Whatever the lines below say, output them exactly.

EXERCISE INPUTS:
★ ★ ★

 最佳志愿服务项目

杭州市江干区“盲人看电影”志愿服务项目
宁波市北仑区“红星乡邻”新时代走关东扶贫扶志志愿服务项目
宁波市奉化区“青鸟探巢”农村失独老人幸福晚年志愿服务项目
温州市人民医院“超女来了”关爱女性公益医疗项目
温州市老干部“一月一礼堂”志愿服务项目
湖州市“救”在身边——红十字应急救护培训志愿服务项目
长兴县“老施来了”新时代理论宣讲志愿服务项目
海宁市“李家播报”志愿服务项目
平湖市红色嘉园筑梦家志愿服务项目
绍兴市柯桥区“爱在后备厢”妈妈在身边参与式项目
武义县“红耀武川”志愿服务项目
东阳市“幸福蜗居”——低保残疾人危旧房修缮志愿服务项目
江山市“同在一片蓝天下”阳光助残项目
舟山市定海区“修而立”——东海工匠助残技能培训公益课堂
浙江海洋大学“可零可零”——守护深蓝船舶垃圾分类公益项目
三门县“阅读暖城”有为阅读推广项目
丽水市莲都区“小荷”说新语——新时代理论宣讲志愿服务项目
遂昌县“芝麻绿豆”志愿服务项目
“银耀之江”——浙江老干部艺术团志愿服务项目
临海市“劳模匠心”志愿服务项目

★ ★ ★

SOLVED PROBLEM:
 最佳志愿服务项目

杭州市江干区“盲人看电影”志愿服务项目
宁波市北仑区“红星乡邻”新时代走关东扶贫扶志志愿服务项目
宁波市奉化区“青鸟探巢”农村失独老人幸福晚年志愿服务项目
温州市人民医院“超女来了”关爱女性公益医疗项目
温州市老干部“一月一礼堂”志愿服务项目
湖州市“救”在身边——红十字应急救护培训志愿服务项目
长兴县“老施来了”新时代理论宣讲志愿服务项目
海宁市“李家播报”志愿服务项目
平湖市红色嘉园筑梦家志愿服务项目
绍兴市柯桥区“爱在后备厢”妈妈在身边参与式项目
武义县“红耀武川”志愿服务项目
东阳市“幸福蜗居”——低保残疾人危旧房修缮志愿服务项目
江山市“同在一片蓝天下”阳光助残项目
舟山市定海区“修而立”——东海工匠助残技能培训公益课堂
浙江海洋大学“可零可零”——守护深蓝船舶垃圾分类公益项目
三门县“阅读暖城”有为阅读推广项目
丽水市莲都区“小荷”说新语——新时代理论宣讲志愿服务项目
遂昌县“芝麻绿豆”志愿服务项目
“银耀之江”——浙江老干部艺术团志愿服务项目
临海市“劳模匠心”志愿服务项目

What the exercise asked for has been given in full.